第80話、襲撃者たち
ボスケ大森林地帯の平原との境界にある近衛隊キャンプ。ベルさんが察知した獣の群れというのは、フォレストリザードだった。
エアブーツで馬車の上に飛び乗った俺は、南側、森の境界に沿って駆けてくる大トカゲの集団を見渡した。昼間、森の中で遭遇したフォレストリザードであるが、単独なのと集団なのでは迫力に雲泥の差があった。……連中が群れで押し寄せてくるなんて事態が、ますますもって珍しい光景である。
同じく馬車の屋根にあがってきたベルさんに、俺は言った。
「普通のフォレストリザードじゃないな。森に潜んでいる奴らが呼び寄せたってところだろうな」
「とすると、こいつは」
「ああ、近衛の目を引き寄せる囮、だろうな」
フォレストリザードの群れが迫れば、近衛隊は迎撃にそちらに人員を取られる。そうすれば森に潜んでいる連中は、手薄になったキャンプに側面攻撃を仕掛けることができる。
いや、ひょっとしたら大トカゲどもの打撃力を頼りに近衛が崩壊し、キャンプが滅茶苦茶になったところにトドメとして出てくるかもしれない。まあ、近衛が奮戦すれば前者、あっけなく崩れたら後者を選択だろう。
「ジン!」
中央の王族馬車付近にいたアーリィーが、俺の乗っている馬車の近くにやってきて見上げてきた。
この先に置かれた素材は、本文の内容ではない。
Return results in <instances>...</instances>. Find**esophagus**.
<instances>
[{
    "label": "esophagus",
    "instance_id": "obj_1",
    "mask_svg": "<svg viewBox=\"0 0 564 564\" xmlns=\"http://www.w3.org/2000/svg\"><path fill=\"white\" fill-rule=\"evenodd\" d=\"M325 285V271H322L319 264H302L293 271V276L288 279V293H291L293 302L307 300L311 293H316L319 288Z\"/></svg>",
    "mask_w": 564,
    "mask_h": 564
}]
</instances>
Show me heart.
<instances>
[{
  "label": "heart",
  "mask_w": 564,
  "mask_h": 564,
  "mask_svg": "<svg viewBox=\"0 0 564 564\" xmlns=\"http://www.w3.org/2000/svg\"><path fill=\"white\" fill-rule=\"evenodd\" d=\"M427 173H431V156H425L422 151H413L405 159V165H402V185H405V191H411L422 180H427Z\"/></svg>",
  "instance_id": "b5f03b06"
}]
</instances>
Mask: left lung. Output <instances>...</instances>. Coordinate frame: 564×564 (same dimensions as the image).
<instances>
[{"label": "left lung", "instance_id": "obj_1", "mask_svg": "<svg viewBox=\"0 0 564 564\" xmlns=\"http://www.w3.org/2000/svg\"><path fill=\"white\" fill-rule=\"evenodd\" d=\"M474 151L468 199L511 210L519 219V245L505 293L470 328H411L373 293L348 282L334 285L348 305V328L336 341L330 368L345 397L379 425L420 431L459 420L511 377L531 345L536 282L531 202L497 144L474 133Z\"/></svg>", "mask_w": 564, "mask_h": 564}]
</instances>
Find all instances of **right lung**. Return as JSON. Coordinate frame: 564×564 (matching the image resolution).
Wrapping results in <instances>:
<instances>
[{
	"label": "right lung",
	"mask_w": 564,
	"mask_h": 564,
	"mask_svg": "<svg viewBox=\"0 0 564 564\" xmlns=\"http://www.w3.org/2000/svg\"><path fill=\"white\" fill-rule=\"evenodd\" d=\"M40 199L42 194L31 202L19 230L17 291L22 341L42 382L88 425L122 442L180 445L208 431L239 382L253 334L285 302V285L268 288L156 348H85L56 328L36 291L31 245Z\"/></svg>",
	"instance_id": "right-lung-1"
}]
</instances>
「アーリィー、ちょいと面倒になりそうだ。……フードは被っておけ。あと武器を持て」
「う、うん、わかった!」
さっとカメレオンコートのフードを被るアーリィー。武器を取りに王族専用馬車に走る。
「……まあ、今のアーリィーは、トラックにぶち当たられても死にはしないんだけどな」
たとえ、彼女を狙う刺客が矢や銃のような飛び道具で狙撃してきたとしても無傷だろう。とはいえ、この世に完璧なものはないと俺は思っている。万が一ということを考えれば、アーリィーの行動や位置については気を配る必要がある。
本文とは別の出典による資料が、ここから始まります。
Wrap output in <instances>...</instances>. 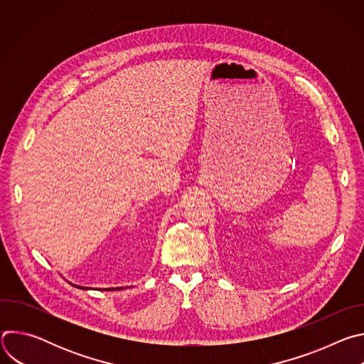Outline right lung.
Returning <instances> with one entry per match:
<instances>
[{"instance_id": "1", "label": "right lung", "mask_w": 364, "mask_h": 364, "mask_svg": "<svg viewBox=\"0 0 364 364\" xmlns=\"http://www.w3.org/2000/svg\"><path fill=\"white\" fill-rule=\"evenodd\" d=\"M77 288H80V287H77ZM117 289H118V288H117Z\"/></svg>"}]
</instances>
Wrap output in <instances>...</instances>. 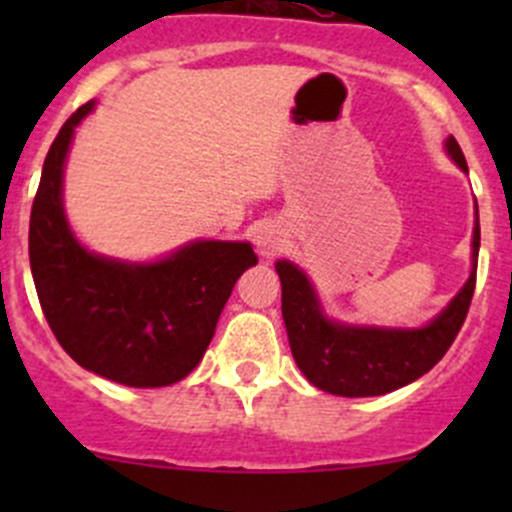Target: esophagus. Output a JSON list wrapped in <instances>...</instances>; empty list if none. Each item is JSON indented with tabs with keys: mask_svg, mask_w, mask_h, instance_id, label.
Instances as JSON below:
<instances>
[{
	"mask_svg": "<svg viewBox=\"0 0 512 512\" xmlns=\"http://www.w3.org/2000/svg\"><path fill=\"white\" fill-rule=\"evenodd\" d=\"M257 250L262 257H275L282 250V237L275 230H260L257 235Z\"/></svg>",
	"mask_w": 512,
	"mask_h": 512,
	"instance_id": "esophagus-1",
	"label": "esophagus"
}]
</instances>
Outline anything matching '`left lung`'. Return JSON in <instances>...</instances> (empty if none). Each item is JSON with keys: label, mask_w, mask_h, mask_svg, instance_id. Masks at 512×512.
Masks as SVG:
<instances>
[{"label": "left lung", "mask_w": 512, "mask_h": 512, "mask_svg": "<svg viewBox=\"0 0 512 512\" xmlns=\"http://www.w3.org/2000/svg\"><path fill=\"white\" fill-rule=\"evenodd\" d=\"M448 156L466 170L456 138L446 141ZM478 215V208H476ZM480 223L473 227V270L461 292L446 309L421 329L349 327L324 317L307 275L292 262H277L282 282V317L289 349L309 384L337 396H381L411 384L431 371L466 322L476 289Z\"/></svg>", "instance_id": "left-lung-1"}]
</instances>
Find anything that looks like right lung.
Here are the masks:
<instances>
[{"label":"right lung","instance_id":"1","mask_svg":"<svg viewBox=\"0 0 512 512\" xmlns=\"http://www.w3.org/2000/svg\"><path fill=\"white\" fill-rule=\"evenodd\" d=\"M84 103L46 153L29 220V262L39 304L79 366L136 389L185 379L203 359L220 312L247 267L250 242L198 240L148 265L108 260L71 232L61 203L64 160Z\"/></svg>","mask_w":512,"mask_h":512}]
</instances>
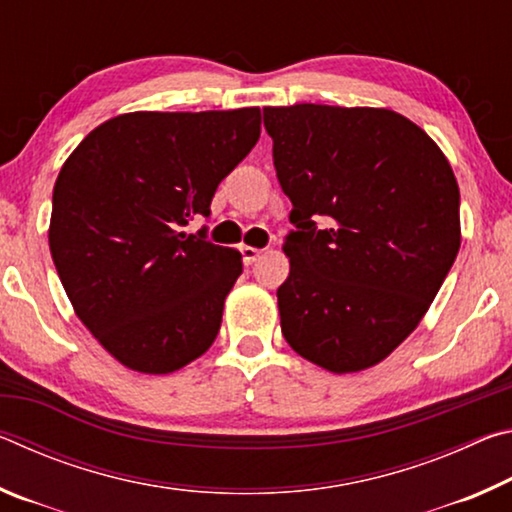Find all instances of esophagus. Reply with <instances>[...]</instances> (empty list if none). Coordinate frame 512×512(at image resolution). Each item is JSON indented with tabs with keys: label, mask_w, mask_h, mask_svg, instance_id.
<instances>
[{
	"label": "esophagus",
	"mask_w": 512,
	"mask_h": 512,
	"mask_svg": "<svg viewBox=\"0 0 512 512\" xmlns=\"http://www.w3.org/2000/svg\"><path fill=\"white\" fill-rule=\"evenodd\" d=\"M264 250H259V248H253V246H241V255H244V262L246 264H253L255 259L262 255Z\"/></svg>",
	"instance_id": "obj_1"
}]
</instances>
オリビアと近衛騎士たちは、大トカゲが迫る南側に集まり、盾を利用した防御陣を取りつつあった。全長三メートルを超えるフォレストリザードは十数体……。果たして弾き返すことができるのか?
「ベルさん、森に潜んでいる連中は?」
「……まだ動いていないな。高みの見物ってとこだろう」
アーリィーがエアバレットを手に、こっちへとやってくる。同時に軽武装のメイドさんたちが、その後に付き従う。一応、戦闘訓練を積んだ武装メイドといったところか。いわゆる最終防衛ライン的な護衛か。
「アーリィー、その位置にいろ」
俺は上から声をかける。ちょうどアーリィーが今いる位置は、森に潜む連中からは死角になっているのだ。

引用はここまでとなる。